Is Capital Punishment No More Law In Nigeria?
3 min read
The need for the Nigerian State to look into the issue of capital punishment has again attracted the interest of Nigerians following the long list of persons who are on “death row” without execution in line with the provision of the law.
As at May 2022, Amnesty International’s annual review of global death penalty reported that Nigeria had the highest number of death row population in sub-Sahara Africa, with a total of 3,036 death-row inmates but some other sources say it might have risen to 3,602.
Even though death sentence is legal in Nigeria, execution of offenders is rarely carried out. Still to the surprise of many, judges continue to pronounce death sentences on condemned individuals.
Under the criminal or code in Nigeria, crimes such as murder, terrorism-related, aggravated armed robbery, kidnapping, homosexuality of, blasphemy, treason, sedition, attempting to overthrow government among others attract death sentence.
The constitution of Nigeria provides that an offender who has been sentenced to death is usually executed either by hanging, shooting, lethal injection, stunning, electrocution and or gassing.
While about 105 countries all over the world have abolished the death sentence for all crimes, 54 countries, including Nigeria, seem to retain the provision in their laws. Yet, there is the concern on the non-implementation of the extant laws as regards capital punishment.
Nigeria’s Minister of Interior, Rauf Aregbeshola in August last year was quoted as saying that “there are presently 3,008 condemned criminals waiting for their date with the executioners in our meagre custodial facilities. This consists of 2,952 males and 56 females. In cases where an appeal has been exhausted and the convicts are not mounting any challenge to their conviction, the state should go ahead, to do the needful and bring closure to their cases.”
A former controller general of Nigeria correctional service, Ahmed Ja’arfaru said that inmates who have spent ten years on death row live under the suspense and mental torture of death.
Out of the number, a greater percentage of them may have finished appeals and are still waiting for the determination of the approving authority to either approve their execution or commit them to life imprisonment,”
It is power of a sitting governor of a state or in the case of treason or mutiny or other serious crimes against the state, for a president to sign the execution warrant after appeals have been made by the offender and the judgment of the lower court upheld.
But more often than not, even if the Supreme Court may have upheld the verdict of the lower court and affirm the judgment, the governors still dilly-dally on signing the death warrant over humanitarian, religious, political, emotional and cultural sentiments.

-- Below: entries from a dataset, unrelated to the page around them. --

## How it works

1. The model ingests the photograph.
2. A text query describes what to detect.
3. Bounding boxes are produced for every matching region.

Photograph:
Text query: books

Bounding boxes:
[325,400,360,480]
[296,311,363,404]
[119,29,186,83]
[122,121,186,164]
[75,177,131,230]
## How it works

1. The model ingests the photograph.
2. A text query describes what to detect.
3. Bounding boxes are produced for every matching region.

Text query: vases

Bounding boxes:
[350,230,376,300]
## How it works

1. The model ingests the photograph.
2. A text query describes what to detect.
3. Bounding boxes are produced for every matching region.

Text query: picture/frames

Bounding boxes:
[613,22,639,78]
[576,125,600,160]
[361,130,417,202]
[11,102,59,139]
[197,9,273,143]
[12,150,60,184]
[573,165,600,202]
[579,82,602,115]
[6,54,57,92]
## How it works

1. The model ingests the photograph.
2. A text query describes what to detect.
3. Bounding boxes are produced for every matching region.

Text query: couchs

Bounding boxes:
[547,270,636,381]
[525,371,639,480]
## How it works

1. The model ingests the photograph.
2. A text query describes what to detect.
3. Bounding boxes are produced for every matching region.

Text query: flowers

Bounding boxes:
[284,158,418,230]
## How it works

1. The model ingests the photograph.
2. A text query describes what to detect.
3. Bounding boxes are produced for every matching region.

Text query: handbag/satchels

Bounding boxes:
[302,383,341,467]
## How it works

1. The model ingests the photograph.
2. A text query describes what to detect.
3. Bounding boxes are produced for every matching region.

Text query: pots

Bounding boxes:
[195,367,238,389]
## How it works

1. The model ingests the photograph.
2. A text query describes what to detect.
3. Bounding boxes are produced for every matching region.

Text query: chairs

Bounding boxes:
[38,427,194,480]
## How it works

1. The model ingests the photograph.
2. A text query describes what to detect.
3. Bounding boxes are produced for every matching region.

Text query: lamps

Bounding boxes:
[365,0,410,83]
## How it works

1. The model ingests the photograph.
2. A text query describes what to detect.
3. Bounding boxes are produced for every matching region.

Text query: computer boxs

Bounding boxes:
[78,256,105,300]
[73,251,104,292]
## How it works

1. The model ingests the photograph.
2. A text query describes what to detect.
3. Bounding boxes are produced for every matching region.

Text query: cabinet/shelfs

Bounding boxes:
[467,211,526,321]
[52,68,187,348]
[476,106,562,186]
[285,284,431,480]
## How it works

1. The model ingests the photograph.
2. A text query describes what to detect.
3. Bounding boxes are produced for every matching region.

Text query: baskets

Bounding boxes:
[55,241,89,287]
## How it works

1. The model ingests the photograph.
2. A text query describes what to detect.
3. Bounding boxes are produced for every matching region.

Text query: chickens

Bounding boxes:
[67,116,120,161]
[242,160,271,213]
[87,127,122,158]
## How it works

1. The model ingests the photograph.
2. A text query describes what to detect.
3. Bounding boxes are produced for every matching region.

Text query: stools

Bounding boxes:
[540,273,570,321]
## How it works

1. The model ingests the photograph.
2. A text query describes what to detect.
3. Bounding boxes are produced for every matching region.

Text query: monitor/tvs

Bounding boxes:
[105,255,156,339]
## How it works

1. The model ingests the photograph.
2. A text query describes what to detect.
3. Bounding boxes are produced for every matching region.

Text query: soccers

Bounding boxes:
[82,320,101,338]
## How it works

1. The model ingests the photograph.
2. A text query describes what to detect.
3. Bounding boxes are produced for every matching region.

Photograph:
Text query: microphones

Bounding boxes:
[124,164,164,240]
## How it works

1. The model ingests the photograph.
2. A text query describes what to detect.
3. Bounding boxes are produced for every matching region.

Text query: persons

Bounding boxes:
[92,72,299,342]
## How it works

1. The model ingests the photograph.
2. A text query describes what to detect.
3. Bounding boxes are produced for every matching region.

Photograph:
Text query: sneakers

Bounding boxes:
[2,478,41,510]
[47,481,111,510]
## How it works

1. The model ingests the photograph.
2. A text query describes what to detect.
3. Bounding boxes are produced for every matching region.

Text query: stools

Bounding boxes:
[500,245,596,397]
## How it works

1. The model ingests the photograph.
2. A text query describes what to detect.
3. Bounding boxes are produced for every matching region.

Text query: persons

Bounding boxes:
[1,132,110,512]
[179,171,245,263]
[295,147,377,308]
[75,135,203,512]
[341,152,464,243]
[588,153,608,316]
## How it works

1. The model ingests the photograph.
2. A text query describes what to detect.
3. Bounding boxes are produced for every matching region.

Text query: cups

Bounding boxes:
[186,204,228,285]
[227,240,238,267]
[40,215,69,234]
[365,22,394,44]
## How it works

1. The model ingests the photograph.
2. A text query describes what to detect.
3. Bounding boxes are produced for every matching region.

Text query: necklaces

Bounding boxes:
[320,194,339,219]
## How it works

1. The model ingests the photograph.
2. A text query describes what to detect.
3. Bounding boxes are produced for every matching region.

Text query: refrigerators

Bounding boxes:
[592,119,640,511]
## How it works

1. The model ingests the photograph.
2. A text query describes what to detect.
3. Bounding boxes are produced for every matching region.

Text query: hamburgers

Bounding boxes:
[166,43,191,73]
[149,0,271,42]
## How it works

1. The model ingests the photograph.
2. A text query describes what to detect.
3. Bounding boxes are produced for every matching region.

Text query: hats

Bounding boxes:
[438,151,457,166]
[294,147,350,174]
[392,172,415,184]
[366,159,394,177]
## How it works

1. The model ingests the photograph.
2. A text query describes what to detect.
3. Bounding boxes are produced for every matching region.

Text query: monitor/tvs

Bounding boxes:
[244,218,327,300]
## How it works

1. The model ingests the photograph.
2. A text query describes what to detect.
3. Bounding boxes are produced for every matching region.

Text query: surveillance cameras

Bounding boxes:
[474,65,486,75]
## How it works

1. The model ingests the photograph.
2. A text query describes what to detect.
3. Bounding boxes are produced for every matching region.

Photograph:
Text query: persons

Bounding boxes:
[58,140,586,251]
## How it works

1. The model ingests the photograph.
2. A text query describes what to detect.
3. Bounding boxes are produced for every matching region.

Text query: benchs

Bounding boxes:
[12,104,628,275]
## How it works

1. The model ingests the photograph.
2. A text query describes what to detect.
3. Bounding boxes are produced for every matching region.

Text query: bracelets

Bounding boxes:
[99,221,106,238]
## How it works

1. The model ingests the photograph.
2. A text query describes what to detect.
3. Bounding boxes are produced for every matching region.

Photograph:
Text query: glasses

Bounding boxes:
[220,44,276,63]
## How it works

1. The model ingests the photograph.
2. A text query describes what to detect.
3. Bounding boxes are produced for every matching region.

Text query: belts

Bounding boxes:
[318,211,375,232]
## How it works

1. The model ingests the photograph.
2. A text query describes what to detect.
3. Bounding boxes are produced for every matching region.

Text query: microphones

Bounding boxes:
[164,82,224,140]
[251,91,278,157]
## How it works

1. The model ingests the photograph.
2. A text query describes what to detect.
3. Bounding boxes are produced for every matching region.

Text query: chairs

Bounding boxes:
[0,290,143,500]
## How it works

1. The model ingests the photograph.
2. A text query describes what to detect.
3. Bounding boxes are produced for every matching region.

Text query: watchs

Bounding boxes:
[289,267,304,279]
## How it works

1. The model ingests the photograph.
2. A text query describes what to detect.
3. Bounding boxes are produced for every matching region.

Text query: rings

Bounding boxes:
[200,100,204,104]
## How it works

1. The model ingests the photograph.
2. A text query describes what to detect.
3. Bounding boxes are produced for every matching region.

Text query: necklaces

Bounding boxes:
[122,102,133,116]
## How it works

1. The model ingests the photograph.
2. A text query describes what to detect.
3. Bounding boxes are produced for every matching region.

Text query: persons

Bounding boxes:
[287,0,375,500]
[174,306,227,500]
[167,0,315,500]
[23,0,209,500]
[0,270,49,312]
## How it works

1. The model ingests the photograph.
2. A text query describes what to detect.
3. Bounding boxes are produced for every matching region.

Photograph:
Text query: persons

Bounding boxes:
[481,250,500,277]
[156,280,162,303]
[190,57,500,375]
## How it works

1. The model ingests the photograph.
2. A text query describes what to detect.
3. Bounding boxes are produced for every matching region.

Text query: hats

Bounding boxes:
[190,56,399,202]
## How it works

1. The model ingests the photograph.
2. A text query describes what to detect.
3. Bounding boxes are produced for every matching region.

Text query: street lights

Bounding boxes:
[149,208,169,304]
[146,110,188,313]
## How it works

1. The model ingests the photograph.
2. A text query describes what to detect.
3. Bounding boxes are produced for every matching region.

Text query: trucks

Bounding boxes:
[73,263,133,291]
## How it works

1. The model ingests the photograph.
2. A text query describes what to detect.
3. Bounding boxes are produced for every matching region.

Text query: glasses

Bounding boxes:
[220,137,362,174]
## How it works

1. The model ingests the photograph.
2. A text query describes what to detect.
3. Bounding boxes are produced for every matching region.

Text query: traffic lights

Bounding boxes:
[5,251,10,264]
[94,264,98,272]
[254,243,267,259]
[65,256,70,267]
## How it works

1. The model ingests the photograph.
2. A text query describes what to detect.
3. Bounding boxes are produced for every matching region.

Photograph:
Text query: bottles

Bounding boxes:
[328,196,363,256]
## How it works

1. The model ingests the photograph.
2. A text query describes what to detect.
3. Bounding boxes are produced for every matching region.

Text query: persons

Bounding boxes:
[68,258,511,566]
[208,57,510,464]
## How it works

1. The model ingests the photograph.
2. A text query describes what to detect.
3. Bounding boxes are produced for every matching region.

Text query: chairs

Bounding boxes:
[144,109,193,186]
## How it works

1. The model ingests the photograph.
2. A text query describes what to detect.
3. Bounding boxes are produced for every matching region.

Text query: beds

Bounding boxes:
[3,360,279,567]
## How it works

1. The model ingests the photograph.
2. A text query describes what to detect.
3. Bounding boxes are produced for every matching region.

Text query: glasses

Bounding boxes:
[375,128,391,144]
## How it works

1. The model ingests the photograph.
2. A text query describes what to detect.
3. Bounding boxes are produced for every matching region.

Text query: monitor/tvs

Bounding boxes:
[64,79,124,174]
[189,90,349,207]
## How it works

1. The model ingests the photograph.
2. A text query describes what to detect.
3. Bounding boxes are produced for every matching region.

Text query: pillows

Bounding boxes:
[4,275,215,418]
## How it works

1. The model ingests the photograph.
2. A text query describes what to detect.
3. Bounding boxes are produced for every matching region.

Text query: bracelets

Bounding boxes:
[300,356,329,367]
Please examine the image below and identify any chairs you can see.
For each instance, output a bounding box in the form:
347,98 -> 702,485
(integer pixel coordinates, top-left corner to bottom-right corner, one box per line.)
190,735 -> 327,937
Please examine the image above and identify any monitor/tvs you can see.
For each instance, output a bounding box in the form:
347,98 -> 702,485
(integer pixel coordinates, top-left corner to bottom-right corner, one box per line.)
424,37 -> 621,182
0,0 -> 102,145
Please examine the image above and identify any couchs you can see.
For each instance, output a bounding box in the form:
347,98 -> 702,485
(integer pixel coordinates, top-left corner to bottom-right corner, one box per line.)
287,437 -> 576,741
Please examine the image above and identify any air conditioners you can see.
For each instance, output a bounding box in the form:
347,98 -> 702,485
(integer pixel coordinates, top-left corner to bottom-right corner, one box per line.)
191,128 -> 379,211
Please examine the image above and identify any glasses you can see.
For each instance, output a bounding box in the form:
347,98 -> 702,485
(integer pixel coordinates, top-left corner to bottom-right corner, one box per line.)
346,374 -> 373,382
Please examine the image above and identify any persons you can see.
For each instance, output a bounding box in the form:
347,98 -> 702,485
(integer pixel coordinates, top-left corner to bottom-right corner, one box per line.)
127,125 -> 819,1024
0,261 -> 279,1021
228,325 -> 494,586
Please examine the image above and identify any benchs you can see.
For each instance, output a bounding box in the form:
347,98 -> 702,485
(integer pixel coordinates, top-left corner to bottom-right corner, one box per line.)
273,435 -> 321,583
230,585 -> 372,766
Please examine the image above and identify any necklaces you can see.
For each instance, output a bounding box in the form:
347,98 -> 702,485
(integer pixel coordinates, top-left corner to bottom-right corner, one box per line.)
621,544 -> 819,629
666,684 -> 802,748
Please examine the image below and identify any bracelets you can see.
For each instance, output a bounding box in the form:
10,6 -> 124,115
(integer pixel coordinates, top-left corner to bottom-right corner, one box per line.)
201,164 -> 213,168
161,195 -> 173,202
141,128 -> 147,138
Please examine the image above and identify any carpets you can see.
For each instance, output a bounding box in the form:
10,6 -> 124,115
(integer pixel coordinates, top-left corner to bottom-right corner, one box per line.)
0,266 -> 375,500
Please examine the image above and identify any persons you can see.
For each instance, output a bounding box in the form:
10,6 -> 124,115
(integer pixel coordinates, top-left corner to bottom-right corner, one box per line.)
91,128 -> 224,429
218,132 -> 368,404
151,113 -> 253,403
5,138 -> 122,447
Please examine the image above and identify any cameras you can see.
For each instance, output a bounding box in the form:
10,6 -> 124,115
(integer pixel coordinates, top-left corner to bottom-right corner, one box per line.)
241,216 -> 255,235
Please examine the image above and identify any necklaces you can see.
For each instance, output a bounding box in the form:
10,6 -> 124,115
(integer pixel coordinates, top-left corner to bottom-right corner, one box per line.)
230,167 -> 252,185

Yet, they lack the will to commute such offenders to life imprisonment.
The recent case of Uduak Apkan who was sentenced to death by hanging for killing a young job seeker in Akwa Ibom State and other countless cases all over the country and several persons on death row who might not be executed to death over refusal of the authorities concerned to sign the execution warrants is to say the least a travesty of justice.
Afterall, laws are made to serve as deterrent and as a means of retribution. In a case where an offender is not punished according to the gravity of the offence would sent a wrong signals to the would be offenders and even emboldened other to perpetrate more crime.
The saying that what is good for the goose is also good for the gander should be applied to law irrespective of whether the offence committed is a minor or serious one (criminal case) as they all have their various degrees of punishment.
It is morally wrong for someone to intentionally take the life of another person and be sentenced to life imprisonment instead of being sentenced to death by hanging. These persons after years of serving their punishment could be granted pardon by the state which is a grave injustice to the one who had been unjustly killed.
TNN upholds the saying that he who kills by the sword must die by the sword- he who commits a capital offence must be punished according to the law if found guilty. Laws that are not implemented according to the letters are no laws, but mere love letters.